2020 marker on paper 22×30 inches
Cyntoia Brown
16 year-old Cyntoia Brown was tried as an adult for murder and given a sentence at a maximum security prison in Nashville, Tennessee, in which parole would not be possible for 51 years. Regardless of the crime and the brief lifetime of tragedy leading up to it, had she been born with blonde hair and blue eyes, there would be a miniseries about Brown by now. As it was, her sentence was commuted to 15 years, and Brown was freed in August of 2019.
2018 marker on paper 22×30 inches
wandering in weighted minutiae
A companion piece to the Cyntoia Brown portrait, this tangle of red, withered tendrils and overlapping arms that lock in dead ends, is not unlike a bureaucracy that dictates the lives of those residing within our institutions.
2019 marker on paper 22×30 inches
You can view 83 progress photos of this piece on GitHub.
Emmett Till
In 1955, 14 year-old Chicagoan Emmett Till was severely beaten and shot in the head, then thrown in the Tallahatchie River by two Mississippi men, who were then acquitted of the crime by a jury of their peers in an hour and five minutes.
One of the things that struck me most in reading the Studs Terkel book Race, is how forgiving Till’s mother, Mamie, was toward the murderers. Feeling that no greater judgement could be passed on them than that of God’s judgement, she refused to be broken by grief. Mamie Till became a school teacher and dedicated the rest of her life to Chicago’s educational system, activating communities to take better care of their children. Her decision to hold an open casket funeral for her son was a turning point in the Civil Rights movement. I am not religious, but the strength Mamie Till found through her faith to contribute to meaningful and positive social change is something I deeply admire.

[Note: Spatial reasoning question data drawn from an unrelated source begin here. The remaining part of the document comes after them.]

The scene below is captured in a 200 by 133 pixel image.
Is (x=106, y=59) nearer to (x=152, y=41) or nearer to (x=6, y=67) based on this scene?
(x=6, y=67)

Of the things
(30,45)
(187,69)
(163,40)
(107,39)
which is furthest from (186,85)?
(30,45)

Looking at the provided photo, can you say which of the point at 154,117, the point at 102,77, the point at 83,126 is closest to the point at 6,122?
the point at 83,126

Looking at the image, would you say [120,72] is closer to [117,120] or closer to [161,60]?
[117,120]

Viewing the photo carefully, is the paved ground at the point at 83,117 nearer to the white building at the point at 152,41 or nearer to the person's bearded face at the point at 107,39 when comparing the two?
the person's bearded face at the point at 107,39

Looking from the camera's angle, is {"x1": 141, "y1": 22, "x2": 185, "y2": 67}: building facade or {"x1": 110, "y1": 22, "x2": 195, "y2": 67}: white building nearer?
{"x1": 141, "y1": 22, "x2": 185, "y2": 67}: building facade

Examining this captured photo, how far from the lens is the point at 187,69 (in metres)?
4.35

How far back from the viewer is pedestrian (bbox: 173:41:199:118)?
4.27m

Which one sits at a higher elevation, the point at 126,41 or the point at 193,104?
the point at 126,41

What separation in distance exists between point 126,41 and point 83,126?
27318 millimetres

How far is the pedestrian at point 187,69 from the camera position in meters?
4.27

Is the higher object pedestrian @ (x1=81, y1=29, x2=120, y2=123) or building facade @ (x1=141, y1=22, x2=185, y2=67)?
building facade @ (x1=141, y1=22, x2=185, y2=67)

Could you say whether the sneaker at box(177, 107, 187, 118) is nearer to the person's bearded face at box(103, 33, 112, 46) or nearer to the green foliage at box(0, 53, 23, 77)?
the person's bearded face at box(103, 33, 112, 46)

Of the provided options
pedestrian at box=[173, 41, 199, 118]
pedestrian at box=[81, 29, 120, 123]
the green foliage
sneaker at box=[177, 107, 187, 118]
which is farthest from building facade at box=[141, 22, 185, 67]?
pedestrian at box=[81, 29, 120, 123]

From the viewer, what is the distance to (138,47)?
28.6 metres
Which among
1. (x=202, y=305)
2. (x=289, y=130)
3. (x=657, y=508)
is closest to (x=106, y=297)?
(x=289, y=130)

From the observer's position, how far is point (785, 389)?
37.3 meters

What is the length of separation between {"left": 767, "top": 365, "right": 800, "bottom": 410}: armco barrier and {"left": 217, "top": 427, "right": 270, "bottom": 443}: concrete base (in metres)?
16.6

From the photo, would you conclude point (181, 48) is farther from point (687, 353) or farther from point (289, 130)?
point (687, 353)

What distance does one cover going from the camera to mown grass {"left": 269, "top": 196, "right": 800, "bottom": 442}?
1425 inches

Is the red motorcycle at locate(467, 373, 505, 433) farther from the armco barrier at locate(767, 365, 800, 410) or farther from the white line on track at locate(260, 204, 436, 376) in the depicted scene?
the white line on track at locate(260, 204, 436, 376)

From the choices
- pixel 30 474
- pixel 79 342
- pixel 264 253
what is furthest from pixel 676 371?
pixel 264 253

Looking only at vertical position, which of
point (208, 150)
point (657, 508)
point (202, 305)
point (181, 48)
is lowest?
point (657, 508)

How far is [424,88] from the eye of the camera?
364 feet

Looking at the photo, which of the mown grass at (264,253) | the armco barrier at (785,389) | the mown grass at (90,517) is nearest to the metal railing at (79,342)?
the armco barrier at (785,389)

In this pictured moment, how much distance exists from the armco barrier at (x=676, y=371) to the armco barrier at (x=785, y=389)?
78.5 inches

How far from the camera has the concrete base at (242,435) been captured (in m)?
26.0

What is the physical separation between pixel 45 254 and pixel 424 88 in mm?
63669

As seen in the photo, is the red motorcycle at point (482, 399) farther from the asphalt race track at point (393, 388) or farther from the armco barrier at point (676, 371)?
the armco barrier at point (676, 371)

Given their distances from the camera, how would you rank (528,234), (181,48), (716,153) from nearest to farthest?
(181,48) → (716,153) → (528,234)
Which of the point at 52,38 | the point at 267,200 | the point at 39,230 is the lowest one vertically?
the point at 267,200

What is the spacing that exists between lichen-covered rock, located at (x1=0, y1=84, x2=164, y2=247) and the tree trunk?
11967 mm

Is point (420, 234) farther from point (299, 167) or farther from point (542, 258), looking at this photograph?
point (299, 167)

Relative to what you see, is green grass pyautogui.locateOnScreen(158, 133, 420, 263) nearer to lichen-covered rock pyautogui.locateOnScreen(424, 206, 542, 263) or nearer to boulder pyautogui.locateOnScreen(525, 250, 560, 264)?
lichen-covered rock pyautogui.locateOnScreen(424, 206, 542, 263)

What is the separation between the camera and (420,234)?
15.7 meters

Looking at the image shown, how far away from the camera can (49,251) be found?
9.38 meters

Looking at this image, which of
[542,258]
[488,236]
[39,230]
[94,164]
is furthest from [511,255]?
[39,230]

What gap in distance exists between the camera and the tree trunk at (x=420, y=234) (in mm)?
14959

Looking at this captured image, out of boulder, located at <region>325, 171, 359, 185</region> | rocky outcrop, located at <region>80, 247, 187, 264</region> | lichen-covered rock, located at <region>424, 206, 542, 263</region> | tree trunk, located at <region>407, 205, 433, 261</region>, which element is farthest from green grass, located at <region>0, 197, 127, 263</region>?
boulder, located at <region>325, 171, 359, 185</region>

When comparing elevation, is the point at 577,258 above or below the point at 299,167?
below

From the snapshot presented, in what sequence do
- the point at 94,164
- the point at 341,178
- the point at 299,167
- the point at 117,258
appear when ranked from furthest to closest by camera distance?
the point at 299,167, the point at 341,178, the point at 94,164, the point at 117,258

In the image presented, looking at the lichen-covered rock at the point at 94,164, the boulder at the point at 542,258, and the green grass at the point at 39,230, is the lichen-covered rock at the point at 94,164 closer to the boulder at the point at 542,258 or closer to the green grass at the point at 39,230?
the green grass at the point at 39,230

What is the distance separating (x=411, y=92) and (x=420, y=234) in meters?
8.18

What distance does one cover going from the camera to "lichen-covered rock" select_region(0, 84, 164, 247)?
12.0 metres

This portrait was based on a photograph that Mamie took of her son on Christmas day of 1954, about eight months before Emmett was murdered. And why same as it ever was? Trayvon Martin, Laquan McDonald, Stephon Clark, to name but a few murdered children.
2018 marker on paper 22×30 inches
Common graffiti in Caravggio’s Rome, “nec spe nec metu” translates to “no hope, no fear,” which impoverished citizens would scrawl on the walls of their city in the late 1500’s to let the one-percenters of the era know that they were wiling to fight and die for the necessities. Considering the fascism of trump’s “government” and continued gun-related violence, the phrase feels relevant to me.
The second phrase present in this piece, “ut eadem semper erat,” is a translation of the Talking Heads lyric “same as it ever was.” The same shit keeps happening. I want to believe that we will eventually forsake greed, duplicity, and intolerance as the primary guiding forces of our culture, because I am a thread-grasping optimist at heart, and I love people, but confidence is low.
2018 marker on paper 22×30 inches
everything and nothing
“We are the children of concrete and steel / this is the place where the truth is concealed / this is the time when the lie is revealed / everything is possible but nothing is real.”
-Living Colour, “Type”
I have lived in a corrupt and beautiful city for 25 years. So much diversity and potential, so many asses being kissed and palms being greased, and so much sumptuous life continually happening. I love Chicago for all is has given and shown me.
2017 marker on paper 18×24 inches
new American flag II
Inspired by Jabari Asim’s brilliant book The N Word: “Far more durable is the majority culture’s invocation of “timeless American values” such as individual rights, religious freedom, and equal justice, and it’s simultaneous ignorance of other traditional American values such as greed, duplicity, and intolerance.”